> **EXCERPT TO READ**
BIGLab has been exploring the mysterious hidden wonders of the genome “outback” (a.k.a. the non-coding genome) via both computational and experimental investigations. Ultimately, my lab is aimed toward answering the following fundamental questions in biology.

1) What are biological roles of non-coding genomes ?

2) How complex are our genome and transcriptomes ?

3) Where do the regulatory non-coding elements reside in metazoa genomes and how do these elements regulate gene expression?

4) How have the coding and non-coding functions of RNAs evolved?

If DNA is Hope, then RNA is Dream.


Armed with a strong background in experimental biology, computational biology, and machine learning, I have taken full advantage of high-throughput sequencing technologies to tackle the questions related to gene expression stated above. I am primarily interested in identifying novel regulatory non-coding elements that control gene expression, such as microRNAs (miRNAs) and long non-coding RNAs, and in understanding their mechanisms of action. To achieve these goals, I first reconstructed comprehensive, high-confidence coding and non-coding transcriptome maps in metazoa ranging from C. elegans to human. I next began actively collaborating with geneticists to identify functionally important segments in non-coding genes using a genome-editing approach, as well as with clinicians to search for regulatory non-coding elements and genomic variations that cause cancer development and progression.

> **MATERIAL SUPPLIED**
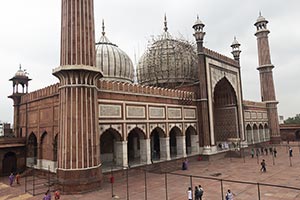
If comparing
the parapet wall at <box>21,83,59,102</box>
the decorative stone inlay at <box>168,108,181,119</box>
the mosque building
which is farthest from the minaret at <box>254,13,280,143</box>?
the parapet wall at <box>21,83,59,102</box>

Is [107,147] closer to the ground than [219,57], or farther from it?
closer to the ground

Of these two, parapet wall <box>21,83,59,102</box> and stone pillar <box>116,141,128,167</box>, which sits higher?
parapet wall <box>21,83,59,102</box>

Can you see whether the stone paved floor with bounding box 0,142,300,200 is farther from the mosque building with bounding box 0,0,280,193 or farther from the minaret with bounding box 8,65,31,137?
the minaret with bounding box 8,65,31,137

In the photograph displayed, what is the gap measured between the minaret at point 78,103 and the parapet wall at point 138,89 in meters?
1.62

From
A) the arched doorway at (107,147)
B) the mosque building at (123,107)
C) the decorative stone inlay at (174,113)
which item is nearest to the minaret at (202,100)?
the mosque building at (123,107)

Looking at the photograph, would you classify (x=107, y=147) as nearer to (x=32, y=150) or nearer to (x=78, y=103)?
(x=32, y=150)

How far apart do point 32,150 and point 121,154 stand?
7.45m

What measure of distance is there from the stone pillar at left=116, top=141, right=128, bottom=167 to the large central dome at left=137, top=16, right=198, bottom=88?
482 inches

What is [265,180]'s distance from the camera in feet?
43.2

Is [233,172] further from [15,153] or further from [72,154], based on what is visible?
[15,153]

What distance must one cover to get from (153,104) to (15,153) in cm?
1081

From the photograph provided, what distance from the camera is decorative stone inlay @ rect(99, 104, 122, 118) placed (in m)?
14.3

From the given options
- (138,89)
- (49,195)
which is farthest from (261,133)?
(49,195)

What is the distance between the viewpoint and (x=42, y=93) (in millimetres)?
16641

> **ACTIVITIES**
**a.** Copy out the part of the BIGLab research statement starting with "BIGLab has been" and going on through "questions in biology.".
**b.** Write what comes next in the BIGLab research statement, beginning after its final sentence.
The records play no part in this work.

> **EXERCISE RESULTS**
**a.**
BIGLab has been exploring the mysterious hidden wonders of the genome “outback” (a.k.a. the non-coding genome) via both computational and experimental investigations. Ultimately, my lab is aimed toward answering the following fundamental questions in biology.

**b.**
Regulatory ncRNAs

We aim to sequence and analyze whole transcriptomes using orthogonal RNA-seqs including general RNA-seqs, deepCAGEs, and 3P-seqs, to identify regulatory ncRNAs including miRNAs and lincRNAs in non-coding genomes, and to elucidate their regulatory roles for gene expressions and critical developmental processes.

Transcriptome maps

We aim to develop computational methods to comprehensively reconstruct transcriptome from multimodal RNA-seqs (stranded and unstranded RNA-seqs) and orthogonal RNA-seqs (deepCAGEs and 3P-seqs). We also have interests in studying mechanisms of alternative splicing / polyadenylations and the relationship to diseases.


Personal Genomics

We aim to develop computational and statistical algorithms and programs for finding and analyzing genetic/epigentic factors related to personal phenotypes (rare and complex diseases and polymorphisms) from whole genome/exome sequencing data. We have interested in finding de novo, somatic, and germline variations in nucleotide and chromosome levels.